IRB INFRASTRUCTURE – HSBC Securities Tips
IRB INFRASTRUCTURE
Reco price: Rs 244.70
Current market price: Rs 241.85
Target price: Rs 297
Upside: 22.8%
Brokerage: HSBC Securities
IRB Infrastructure has the largest portfolio of build-operate-transfer (BOT) toll assets (1,154 km across 16 projects). IRB is estimated to record a CAGR of 47 per cent in earnings through FY09-12, driven by four contracts it has won in the last six months, new projects that are expected to be awarded over the next year and revenue from two new toll roads. Given the government’s renewed focus on building of highways, IRB is estimated to capture around 6.5 per cent share ($2.6 billion) of India’s road sector during 2009-13. IRB would need to raise fresh capital to fund this growth. Its historical capital utilisation record has been positive; the value of existing projects is estimated at 1.9 times its invested equity.

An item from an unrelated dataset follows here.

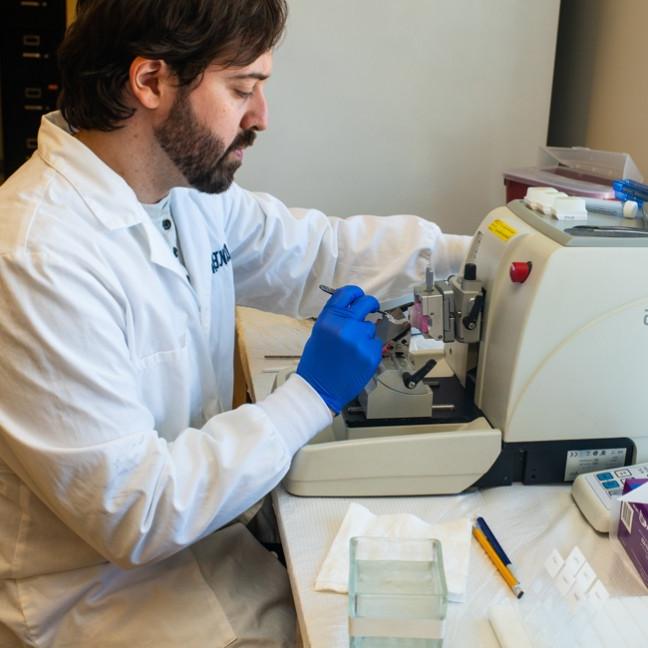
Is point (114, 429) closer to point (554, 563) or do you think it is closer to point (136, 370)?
point (136, 370)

IRB’s sum-of-the-part value consists of Rs 138 for existing projects, Rs 113 for its construction business, Rs 10 for other businesses and Rs 37 for future growth. IRB is expected to deliver 62 per cent earnings CAGR during FY09-11 and return on equity of 20 per cent for 2010-11 and is superior to its Chinese peers. Superior fundamentals justify IRB’s higher price-to-book of 3.3 and price-to-earnings of 17.8. Factor in IRB’s impending Rs 1,200 crore fund-raising, the stock trades at an implied 2010-11 estimated price-to-book of 2.5. The key risk to the valuation includes a sharp drop in traffic growth and increase in interest rates.